Jak przygotować kwiaciarnię na duże święta – 5 kroków do spokojnego sezonu florystycznego
Każdy florysta wie, że są takie momenty w roku, kiedy w pracowni robi się naprawdę gorąco. Wszystkich Świętych, Boże Narodzenie, Dzień Matki, Walentynki, Wielkanoc… To czas, w którym w kwiaciarniach i pracowniach florystycznych dzieje się magia – ale tylko wtedy, gdy wcześniej zadbamy o porządek i plan działania.
W Zielonej Gęsi mamy swoje rytuały przygotowań i podajemy je dalej w naszej szkole florystycznej Kwitnące Horyzonty. To nie tylko kwestia organizacji – to też sposób na wejście w ten wyjątkowy, skupiony stan, w którym praca staje się przyjemnością.
1. Zaczynamy od porządków
Zanim pojawi się nowy towar, sprzątamy. Porządkujemy magazyn, czyścimy półki, sprawdzamy zapasy gąbek, podkładów, drutów i wstążek.
To nie tylko kwestia estetyki – dzięki temu wiemy, czym naprawdę dysponujemy. Dopiero wtedy uzupełniamy braki. Nie kupujemy na zapas, bo spokój w głowie zaczyna się od porządku na zapleczu.
2. Pierwsze wrażenie ma znaczenie
Wejście do kwiaciarni to pierwsze „dzień dobry” dla klienta. Niech będzie piękne i zachęcające. Czasem wystarczy niewielka instalacja, by przechodnie zwolnili krok.
To tutaj zaczyna się magia — i to dosłownie.

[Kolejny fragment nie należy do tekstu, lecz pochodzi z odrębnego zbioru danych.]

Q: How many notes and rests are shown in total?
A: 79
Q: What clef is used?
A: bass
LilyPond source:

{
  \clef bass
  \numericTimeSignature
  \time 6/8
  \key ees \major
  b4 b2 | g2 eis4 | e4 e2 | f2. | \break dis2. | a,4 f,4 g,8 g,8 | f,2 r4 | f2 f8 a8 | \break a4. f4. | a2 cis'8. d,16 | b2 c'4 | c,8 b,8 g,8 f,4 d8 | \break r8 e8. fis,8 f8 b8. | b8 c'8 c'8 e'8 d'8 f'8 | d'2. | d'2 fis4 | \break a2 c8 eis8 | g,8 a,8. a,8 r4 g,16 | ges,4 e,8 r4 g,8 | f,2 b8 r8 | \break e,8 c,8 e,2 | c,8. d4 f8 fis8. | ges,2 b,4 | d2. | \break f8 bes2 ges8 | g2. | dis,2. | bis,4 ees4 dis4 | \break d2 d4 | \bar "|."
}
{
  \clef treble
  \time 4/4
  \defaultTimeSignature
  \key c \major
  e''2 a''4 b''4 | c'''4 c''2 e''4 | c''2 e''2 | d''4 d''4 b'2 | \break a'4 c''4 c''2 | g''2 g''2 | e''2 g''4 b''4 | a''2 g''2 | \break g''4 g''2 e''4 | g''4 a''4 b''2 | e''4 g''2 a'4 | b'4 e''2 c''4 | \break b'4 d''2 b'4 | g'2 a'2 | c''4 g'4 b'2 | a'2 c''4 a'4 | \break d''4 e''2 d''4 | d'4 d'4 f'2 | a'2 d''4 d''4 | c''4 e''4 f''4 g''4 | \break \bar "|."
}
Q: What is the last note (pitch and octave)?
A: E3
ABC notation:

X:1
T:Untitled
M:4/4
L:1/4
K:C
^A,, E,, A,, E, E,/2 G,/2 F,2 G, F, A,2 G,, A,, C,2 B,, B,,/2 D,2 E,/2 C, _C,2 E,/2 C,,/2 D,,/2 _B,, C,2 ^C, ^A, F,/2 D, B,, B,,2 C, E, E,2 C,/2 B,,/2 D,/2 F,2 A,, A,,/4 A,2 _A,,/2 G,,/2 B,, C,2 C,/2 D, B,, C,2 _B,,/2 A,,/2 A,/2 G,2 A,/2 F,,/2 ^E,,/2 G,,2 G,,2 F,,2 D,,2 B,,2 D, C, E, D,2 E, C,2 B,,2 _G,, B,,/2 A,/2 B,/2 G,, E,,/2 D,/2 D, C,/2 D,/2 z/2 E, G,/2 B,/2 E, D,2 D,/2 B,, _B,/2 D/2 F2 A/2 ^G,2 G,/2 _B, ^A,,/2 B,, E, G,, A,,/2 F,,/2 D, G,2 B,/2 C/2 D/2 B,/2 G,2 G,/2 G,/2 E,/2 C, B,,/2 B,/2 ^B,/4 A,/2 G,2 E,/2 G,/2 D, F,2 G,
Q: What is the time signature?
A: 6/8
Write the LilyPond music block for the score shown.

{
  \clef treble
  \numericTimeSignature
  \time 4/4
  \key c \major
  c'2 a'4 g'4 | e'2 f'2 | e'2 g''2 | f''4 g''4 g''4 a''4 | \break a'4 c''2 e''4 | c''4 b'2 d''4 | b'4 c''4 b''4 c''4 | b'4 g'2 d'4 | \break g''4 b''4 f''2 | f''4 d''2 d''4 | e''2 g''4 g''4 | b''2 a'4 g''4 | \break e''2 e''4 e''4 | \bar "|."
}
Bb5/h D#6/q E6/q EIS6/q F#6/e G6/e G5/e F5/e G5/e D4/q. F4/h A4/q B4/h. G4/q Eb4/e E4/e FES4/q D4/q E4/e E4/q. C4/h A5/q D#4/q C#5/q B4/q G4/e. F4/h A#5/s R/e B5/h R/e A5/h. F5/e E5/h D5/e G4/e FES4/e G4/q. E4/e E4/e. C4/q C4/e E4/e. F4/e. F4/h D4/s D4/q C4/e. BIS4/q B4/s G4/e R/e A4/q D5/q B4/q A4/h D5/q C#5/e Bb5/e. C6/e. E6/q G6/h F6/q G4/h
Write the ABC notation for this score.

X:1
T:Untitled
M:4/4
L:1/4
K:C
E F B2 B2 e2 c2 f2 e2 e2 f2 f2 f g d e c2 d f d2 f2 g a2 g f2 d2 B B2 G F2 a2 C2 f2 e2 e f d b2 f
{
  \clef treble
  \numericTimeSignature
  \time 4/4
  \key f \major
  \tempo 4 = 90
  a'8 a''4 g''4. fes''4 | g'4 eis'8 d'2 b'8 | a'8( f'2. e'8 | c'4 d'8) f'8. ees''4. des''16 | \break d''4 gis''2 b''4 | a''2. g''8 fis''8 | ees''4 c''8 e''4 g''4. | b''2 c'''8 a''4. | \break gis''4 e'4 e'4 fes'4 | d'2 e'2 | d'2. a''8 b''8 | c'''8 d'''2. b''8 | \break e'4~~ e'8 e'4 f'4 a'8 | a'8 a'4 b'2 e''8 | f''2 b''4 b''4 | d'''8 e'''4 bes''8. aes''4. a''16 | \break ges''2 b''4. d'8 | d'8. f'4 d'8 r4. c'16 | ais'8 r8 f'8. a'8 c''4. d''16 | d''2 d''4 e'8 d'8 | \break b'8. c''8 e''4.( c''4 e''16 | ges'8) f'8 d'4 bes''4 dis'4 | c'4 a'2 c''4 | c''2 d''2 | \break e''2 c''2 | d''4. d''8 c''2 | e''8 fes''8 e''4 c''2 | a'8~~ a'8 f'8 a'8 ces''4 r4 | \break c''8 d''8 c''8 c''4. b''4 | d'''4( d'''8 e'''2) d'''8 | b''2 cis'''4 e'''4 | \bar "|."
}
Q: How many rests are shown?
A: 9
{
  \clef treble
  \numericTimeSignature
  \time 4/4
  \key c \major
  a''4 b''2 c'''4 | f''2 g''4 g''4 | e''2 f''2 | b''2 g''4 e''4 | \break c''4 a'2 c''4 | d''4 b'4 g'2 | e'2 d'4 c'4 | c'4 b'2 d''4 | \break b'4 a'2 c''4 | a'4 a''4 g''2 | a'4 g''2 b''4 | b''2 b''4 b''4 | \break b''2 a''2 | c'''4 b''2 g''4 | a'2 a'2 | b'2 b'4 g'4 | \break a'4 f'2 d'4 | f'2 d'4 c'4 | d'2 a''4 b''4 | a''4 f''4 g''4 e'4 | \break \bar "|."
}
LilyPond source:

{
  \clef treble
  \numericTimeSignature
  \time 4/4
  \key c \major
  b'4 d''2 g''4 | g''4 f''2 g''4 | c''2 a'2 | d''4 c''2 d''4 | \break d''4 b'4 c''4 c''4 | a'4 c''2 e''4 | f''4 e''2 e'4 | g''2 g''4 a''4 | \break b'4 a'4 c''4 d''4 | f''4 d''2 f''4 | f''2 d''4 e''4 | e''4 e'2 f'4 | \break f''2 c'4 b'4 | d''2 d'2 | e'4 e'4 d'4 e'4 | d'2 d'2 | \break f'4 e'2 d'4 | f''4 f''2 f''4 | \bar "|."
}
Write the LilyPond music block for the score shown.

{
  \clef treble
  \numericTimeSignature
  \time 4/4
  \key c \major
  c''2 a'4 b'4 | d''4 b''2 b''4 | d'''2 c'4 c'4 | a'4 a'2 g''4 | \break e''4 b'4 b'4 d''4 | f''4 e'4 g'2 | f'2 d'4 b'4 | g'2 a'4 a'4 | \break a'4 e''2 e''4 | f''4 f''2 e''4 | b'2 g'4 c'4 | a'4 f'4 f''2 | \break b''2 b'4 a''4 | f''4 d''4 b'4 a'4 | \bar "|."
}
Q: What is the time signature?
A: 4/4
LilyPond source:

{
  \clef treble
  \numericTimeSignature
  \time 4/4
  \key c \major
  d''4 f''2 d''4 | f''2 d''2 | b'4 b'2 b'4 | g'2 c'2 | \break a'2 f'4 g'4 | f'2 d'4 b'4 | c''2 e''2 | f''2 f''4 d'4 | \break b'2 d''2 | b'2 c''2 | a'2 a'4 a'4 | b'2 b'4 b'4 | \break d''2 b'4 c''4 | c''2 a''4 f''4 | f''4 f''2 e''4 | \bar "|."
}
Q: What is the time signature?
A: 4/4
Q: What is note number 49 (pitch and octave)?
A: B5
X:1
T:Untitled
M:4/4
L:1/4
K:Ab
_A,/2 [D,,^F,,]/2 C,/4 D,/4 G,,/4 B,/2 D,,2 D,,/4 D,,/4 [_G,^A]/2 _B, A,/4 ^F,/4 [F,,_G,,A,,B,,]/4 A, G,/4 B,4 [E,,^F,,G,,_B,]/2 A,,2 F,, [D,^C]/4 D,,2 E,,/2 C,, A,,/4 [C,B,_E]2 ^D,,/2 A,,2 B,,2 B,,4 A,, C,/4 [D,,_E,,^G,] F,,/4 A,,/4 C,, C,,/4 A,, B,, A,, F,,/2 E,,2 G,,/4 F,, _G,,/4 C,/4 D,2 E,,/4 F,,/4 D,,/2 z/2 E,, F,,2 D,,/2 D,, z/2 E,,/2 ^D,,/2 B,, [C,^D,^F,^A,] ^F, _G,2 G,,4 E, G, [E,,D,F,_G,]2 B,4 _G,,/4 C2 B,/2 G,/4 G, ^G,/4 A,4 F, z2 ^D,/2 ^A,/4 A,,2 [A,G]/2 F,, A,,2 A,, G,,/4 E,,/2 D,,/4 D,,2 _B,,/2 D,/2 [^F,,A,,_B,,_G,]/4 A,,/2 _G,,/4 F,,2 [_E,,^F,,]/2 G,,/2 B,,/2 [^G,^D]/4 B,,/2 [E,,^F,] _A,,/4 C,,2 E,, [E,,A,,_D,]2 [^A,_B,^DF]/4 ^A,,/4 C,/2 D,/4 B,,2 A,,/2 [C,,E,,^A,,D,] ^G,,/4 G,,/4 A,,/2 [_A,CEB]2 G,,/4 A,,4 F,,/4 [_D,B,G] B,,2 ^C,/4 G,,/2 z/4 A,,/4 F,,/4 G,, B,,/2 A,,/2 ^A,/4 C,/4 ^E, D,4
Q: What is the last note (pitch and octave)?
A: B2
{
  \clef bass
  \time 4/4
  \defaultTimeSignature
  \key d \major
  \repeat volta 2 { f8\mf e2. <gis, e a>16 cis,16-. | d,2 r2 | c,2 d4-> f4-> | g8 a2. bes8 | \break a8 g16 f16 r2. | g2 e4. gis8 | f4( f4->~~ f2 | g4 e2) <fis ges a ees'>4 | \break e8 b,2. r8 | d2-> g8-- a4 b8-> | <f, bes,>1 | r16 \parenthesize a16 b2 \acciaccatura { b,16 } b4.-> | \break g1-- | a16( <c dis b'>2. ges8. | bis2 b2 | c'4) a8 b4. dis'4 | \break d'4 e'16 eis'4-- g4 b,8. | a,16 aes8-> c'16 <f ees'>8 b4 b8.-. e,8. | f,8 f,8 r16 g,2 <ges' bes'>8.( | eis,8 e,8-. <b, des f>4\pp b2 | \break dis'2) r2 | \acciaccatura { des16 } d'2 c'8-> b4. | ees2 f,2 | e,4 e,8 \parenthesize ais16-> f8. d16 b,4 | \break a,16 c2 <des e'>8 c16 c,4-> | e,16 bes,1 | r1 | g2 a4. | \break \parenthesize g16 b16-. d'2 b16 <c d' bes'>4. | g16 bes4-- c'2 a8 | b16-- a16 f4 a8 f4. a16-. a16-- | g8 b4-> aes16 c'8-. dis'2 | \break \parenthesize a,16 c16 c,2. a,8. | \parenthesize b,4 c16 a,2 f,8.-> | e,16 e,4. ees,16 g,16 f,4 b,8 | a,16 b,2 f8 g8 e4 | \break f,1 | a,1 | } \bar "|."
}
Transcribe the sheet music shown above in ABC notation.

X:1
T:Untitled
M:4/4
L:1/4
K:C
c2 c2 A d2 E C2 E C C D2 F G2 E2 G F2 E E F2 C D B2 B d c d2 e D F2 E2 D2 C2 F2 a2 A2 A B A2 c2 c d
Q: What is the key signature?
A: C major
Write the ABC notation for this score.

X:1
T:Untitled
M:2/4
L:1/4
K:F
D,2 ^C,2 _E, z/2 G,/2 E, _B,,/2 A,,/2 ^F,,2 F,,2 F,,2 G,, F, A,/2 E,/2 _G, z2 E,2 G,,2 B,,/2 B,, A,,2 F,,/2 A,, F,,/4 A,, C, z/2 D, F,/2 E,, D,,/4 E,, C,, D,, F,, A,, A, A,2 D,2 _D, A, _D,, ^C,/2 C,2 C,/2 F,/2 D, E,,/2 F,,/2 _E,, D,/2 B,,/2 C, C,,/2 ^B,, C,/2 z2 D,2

3. Kolekcje zamiast chaosu
Największy błąd? Za dużo do wyboru. Klient, który nie wie, czego chce, często wychodzi z pustymi rękami. Dlatego tworzymy kolekcje — np. trzy linie kolorystyczne lub stylistyczne:
-
Naturalną, pełną suszu, gałązek i ziół,
-
Klasyczną, elegancką i symetryczną,
-
Ekskluzywną, z dodatkiem złota, szkła i metalu.
W każdej z nich po kilka podobnych kompozycji, różniących się tylko detalem lub wielkością. Dzięki temu wszystko wygląda spójnie, a klient podejmuje decyzję szybciej i z większym zadowoleniem.
4. Rotuj wystawę
Nie pozwól, żeby ekspozycja „stanęła w miejscu”. Nawet jeśli dorabiasz podobne kompozycje — zmieniaj ich układ. Dziś czerwony kącik tu, jutro tam.
Codziennie spójrz na swoją kwiaciarnię oczami klienta. Czy jest ciekawie? Czy widać świeżość? Czy coś przyciąga wzrok? Małe zmiany robią wielką różnicę.
5. I najważniejsze: pamiętaj o sobie
Sezon to nie sprint, to maraton. Przerwy, ciepła herbata czy chłodna lemoniada i drugie śniadanie to nie luksus, tylko konieczność. Teraz jesienią/ zimą pracujemy w chłodzie, w krótsze dni, często na nogach od rana do wieczora.
Masz jeden kręgosłup — traktuj go z czułością.
💚 Podsumowując:
Porządek, plan, dobra ekspozycja i odrobina troski o siebie to przepis na spokojny, a przy tym udany sezon.
Bo dobrze przygotowana kwiaciarnia to taka, w której jest miejsce i na pracę, i na chwilę oddechu z kubkiem herbaty w dłoni.